GIVEN PROBLEM 1: Copy out the passage on standing form below in full, word for word.

TEXT PROVIDED:
-.-.-
We work at our sport. Your definition of “sport” might differ from mine, and “work” could be a relative term.

But if you’ve found a passion for an active lifestyle—something that gets you out the door (or indoor on a bike trainer or treadmill) and moving, we’re the same. We crave the earth moving beneath us and our lungs opening up; our thoughts quieting to be swept away by the sounds of nature or silenced by the banging of our earbuds.

Let’s be realistic. The fact is that we have a love for being in motion and want to get better at what we love doing, but most of us are in an 8–5 job, sitting at a desk, or running kids to and from activities in a car. We don’t stand much. And if we do stand, most of us aren’t putting the time and effort into practicing correct form like we strive to in our sport.

Wait. Time and effort goes into standing?

Well, it should. Unless you’re standing with proper mechanics, you could be undoing any hard work that you’ve put into training. And proper mechanics aren’t going to come with the snap of two fingers — just like correct kinesthetic mechanics for your sport, getting into the habit of correctly standing takes time and practice.

Sure, we’ve heard that we should stand with our shoulders back and chest high, at the very least to try to undo the hunching we tend to do over our computer keyboards and smartphones. But did you know your glutes should be slightly flexed when you’re standing?

Correct Your Standing Form

Do yourself a favor and stand up right now. Test your glutes. Are they slightly flexed? Are your feet flared like a duck?

Now go through and check off the rest of this checklist:

  • Feet straight (not flared out past parallel)
-.-.-
RECORD EXTRACTS:
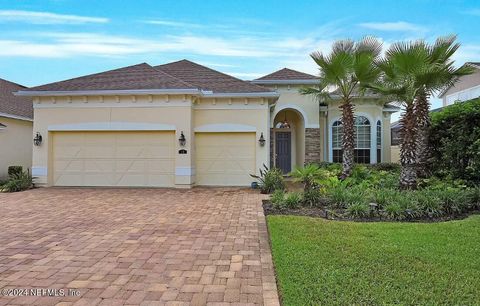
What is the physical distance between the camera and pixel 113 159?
12.4m

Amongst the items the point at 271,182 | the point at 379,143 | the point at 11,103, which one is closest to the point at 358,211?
A: the point at 271,182

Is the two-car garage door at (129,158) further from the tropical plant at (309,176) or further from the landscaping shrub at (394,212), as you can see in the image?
the landscaping shrub at (394,212)

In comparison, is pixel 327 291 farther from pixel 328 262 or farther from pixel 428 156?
pixel 428 156

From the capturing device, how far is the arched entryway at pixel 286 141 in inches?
676

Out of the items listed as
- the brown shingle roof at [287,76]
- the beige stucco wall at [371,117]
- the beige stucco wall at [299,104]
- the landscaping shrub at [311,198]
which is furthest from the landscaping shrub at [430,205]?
the brown shingle roof at [287,76]

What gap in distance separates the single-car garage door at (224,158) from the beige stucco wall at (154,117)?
0.36 metres

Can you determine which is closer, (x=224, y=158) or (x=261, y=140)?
(x=261, y=140)

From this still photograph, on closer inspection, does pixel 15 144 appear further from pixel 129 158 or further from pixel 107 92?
pixel 129 158

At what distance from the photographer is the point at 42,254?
15.1 feet

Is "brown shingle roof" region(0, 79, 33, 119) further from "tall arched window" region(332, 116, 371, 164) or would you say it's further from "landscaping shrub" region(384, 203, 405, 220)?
"tall arched window" region(332, 116, 371, 164)

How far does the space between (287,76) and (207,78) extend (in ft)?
13.2

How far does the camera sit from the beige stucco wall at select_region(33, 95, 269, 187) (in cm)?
1197

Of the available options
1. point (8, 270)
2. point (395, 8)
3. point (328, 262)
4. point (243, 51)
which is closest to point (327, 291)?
point (328, 262)

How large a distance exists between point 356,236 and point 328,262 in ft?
4.86
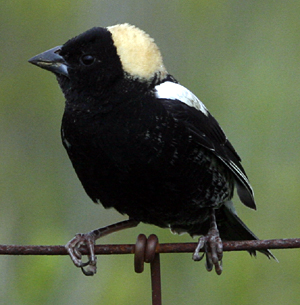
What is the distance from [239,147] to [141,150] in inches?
109

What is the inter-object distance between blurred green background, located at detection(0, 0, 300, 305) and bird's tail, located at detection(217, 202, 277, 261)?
1054 millimetres

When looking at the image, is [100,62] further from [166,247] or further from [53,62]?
[166,247]

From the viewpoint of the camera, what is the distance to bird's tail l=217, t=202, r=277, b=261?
11.7ft

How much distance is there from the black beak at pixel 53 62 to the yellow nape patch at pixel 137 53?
27cm

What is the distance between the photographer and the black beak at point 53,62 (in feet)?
10.4

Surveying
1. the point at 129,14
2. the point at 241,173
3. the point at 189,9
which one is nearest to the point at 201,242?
the point at 241,173

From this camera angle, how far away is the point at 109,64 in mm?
3152

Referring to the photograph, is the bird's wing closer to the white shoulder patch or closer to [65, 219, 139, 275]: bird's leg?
the white shoulder patch

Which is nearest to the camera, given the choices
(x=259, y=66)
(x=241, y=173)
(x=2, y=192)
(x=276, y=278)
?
(x=241, y=173)

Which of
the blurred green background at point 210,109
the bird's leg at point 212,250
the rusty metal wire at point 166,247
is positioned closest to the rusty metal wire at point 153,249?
the rusty metal wire at point 166,247

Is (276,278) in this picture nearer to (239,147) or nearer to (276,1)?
(239,147)

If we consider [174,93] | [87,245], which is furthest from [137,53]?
[87,245]

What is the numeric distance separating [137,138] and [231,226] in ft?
3.18

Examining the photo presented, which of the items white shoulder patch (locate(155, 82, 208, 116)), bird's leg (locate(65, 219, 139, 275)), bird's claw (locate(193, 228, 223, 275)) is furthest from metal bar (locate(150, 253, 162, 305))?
white shoulder patch (locate(155, 82, 208, 116))
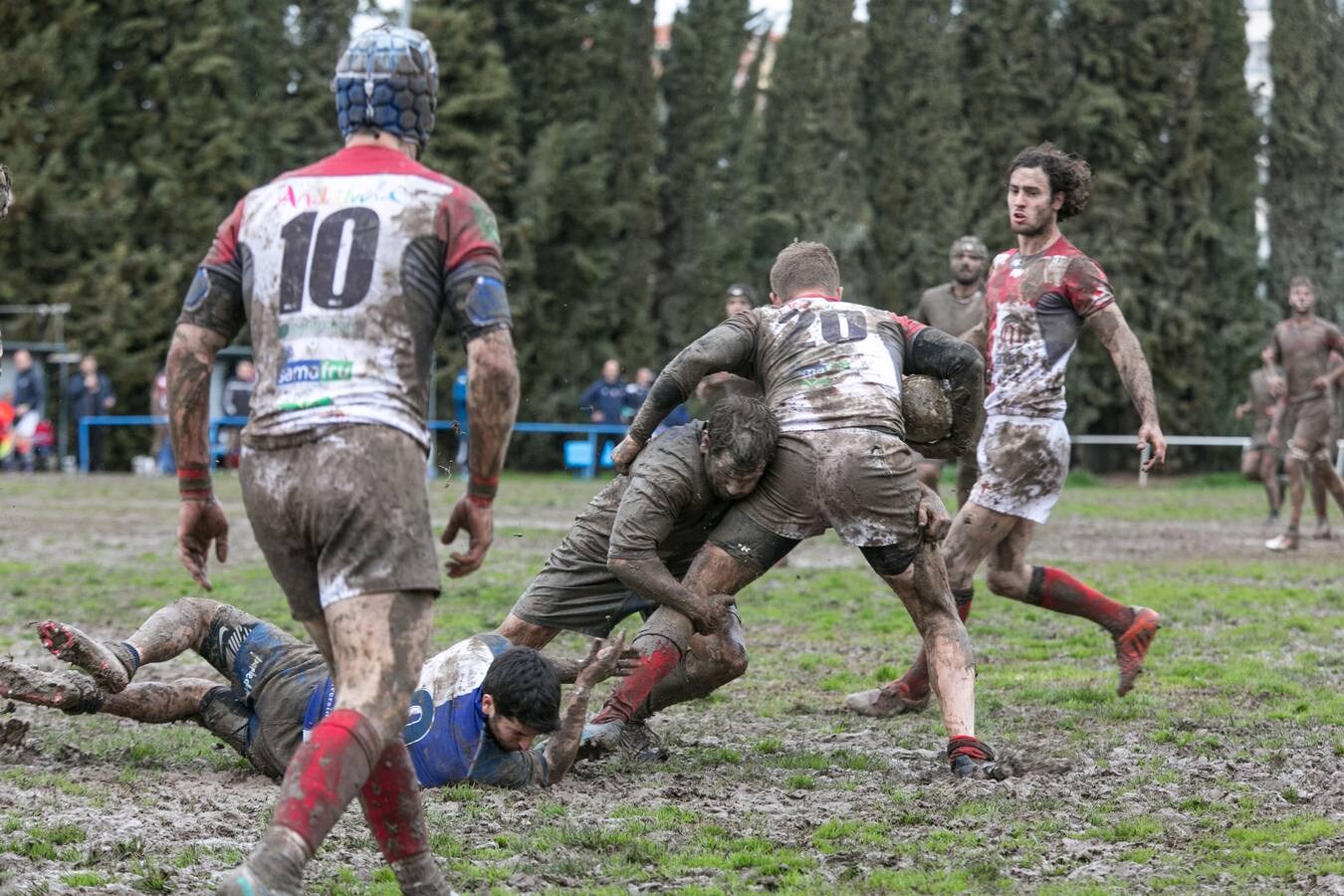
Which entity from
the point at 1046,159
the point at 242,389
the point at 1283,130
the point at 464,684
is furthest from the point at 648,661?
the point at 1283,130

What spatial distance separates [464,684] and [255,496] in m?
1.74

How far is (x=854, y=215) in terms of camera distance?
33562 millimetres

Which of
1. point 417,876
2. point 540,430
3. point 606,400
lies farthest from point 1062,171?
point 540,430

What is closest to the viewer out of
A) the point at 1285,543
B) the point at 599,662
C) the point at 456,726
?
the point at 599,662

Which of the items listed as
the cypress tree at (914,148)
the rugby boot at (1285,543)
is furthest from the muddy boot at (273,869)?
the cypress tree at (914,148)

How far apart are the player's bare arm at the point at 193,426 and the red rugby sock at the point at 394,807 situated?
0.73 metres

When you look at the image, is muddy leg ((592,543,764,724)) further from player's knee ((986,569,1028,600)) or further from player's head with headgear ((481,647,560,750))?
player's knee ((986,569,1028,600))

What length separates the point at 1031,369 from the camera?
7574mm

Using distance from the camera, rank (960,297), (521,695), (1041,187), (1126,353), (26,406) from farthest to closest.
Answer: (26,406) → (960,297) → (1041,187) → (1126,353) → (521,695)

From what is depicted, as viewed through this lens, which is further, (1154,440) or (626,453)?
(1154,440)

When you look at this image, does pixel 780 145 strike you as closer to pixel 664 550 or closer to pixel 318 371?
pixel 664 550

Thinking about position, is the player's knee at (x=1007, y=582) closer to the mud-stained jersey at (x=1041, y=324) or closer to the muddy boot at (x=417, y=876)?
the mud-stained jersey at (x=1041, y=324)

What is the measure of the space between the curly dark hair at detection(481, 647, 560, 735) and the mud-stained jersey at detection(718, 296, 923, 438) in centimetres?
138

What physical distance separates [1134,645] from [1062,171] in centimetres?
212
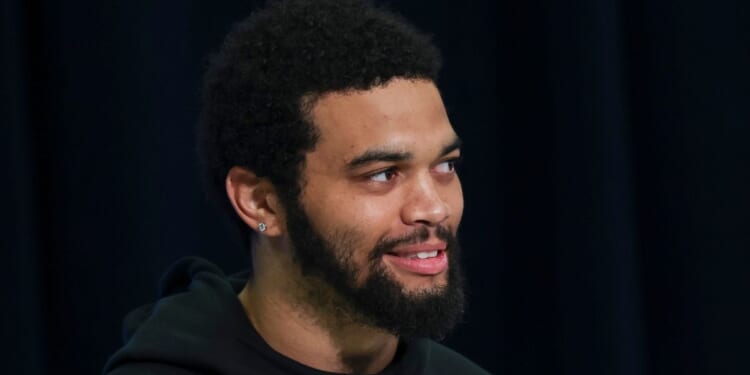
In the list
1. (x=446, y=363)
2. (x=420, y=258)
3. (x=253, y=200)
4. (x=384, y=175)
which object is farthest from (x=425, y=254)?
(x=446, y=363)

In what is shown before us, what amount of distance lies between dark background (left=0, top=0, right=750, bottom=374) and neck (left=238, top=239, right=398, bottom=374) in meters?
0.52

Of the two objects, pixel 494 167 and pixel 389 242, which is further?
pixel 494 167

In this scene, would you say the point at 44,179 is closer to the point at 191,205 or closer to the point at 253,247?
the point at 191,205

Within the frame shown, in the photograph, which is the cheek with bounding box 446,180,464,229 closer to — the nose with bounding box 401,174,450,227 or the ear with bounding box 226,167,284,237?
the nose with bounding box 401,174,450,227

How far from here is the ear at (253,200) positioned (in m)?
1.63

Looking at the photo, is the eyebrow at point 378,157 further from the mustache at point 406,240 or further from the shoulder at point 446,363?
the shoulder at point 446,363

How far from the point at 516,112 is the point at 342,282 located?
84cm

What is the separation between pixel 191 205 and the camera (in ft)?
7.11

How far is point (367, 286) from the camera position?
1584mm

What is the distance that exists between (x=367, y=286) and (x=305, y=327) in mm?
104

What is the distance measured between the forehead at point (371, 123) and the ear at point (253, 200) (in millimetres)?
102

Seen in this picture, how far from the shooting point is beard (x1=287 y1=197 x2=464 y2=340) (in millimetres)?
1574

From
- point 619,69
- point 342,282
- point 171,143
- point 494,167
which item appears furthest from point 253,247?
point 619,69

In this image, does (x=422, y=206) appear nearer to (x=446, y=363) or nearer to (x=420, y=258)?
(x=420, y=258)
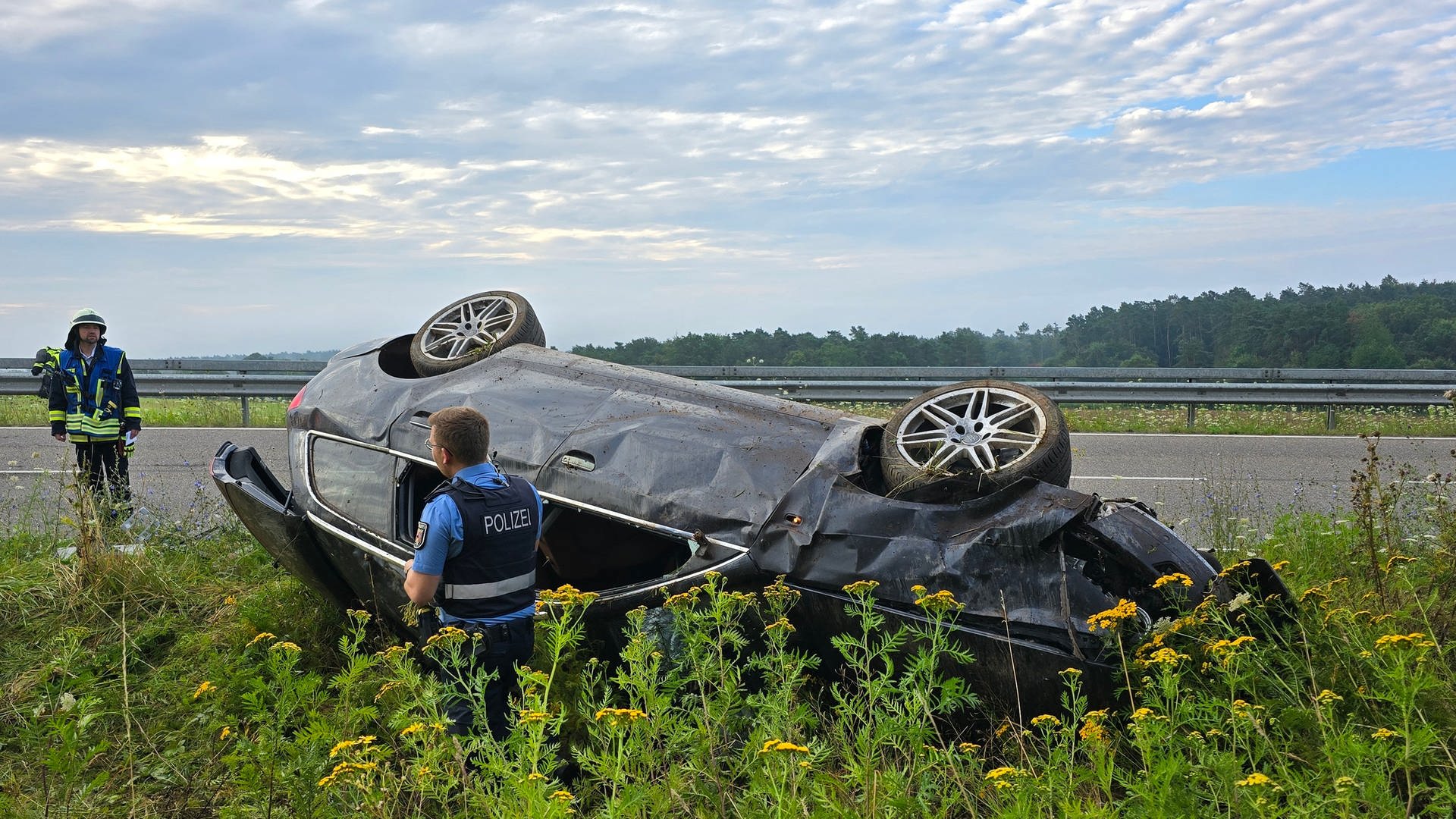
-.-.-
GIVEN PROBLEM 2: Tally the lines in the rows above that contain the string "nearer", and give only the resulting number.

COMPLETE RESPONSE 1:
We work at our sport. Your definition of “sport” might differ from mine, and “work” could be a relative term.

But if you’ve found a passion for an active lifestyle—something that gets you out the door (or indoor on a bike trainer or treadmill) and moving, we’re the same. We crave the earth moving beneath us and our lungs opening up; our thoughts quieting to be swept away by the sounds of nature or silenced by the banging of our earbuds.

Let’s be realistic. The fact is that we have a love for being in motion and want to get better at what we love doing, but most of us are in an 8–5 job, sitting at a desk, or running kids to and from activities in a car. We don’t stand much. And if we do stand, most of us aren’t putting the time and effort into practicing correct form like we strive to in our sport.

Wait. Time and effort goes into standing?

Well, it should. Unless you’re standing with proper mechanics, you could be undoing any hard work that you’ve put into training. And proper mechanics aren’t going to come with the snap of two fingers — just like correct kinesthetic mechanics for your sport, getting into the habit of correctly standing takes time and practice.

Sure, we’ve heard that we should stand with our shoulders back and chest high, at the very least to try to undo the hunching we tend to do over our computer keyboards and smartphones. But did you know your glutes should be slightly flexed when you’re standing?

Correct Your Standing Form

Do yourself a favor and stand up right now. Test your glutes. Are they slightly flexed? Are your feet flared like a duck?

Now go through and check off the rest of this checklist:

  • Feet straight (not flared out past parallel)

COMPLETE RESPONSE 2: 2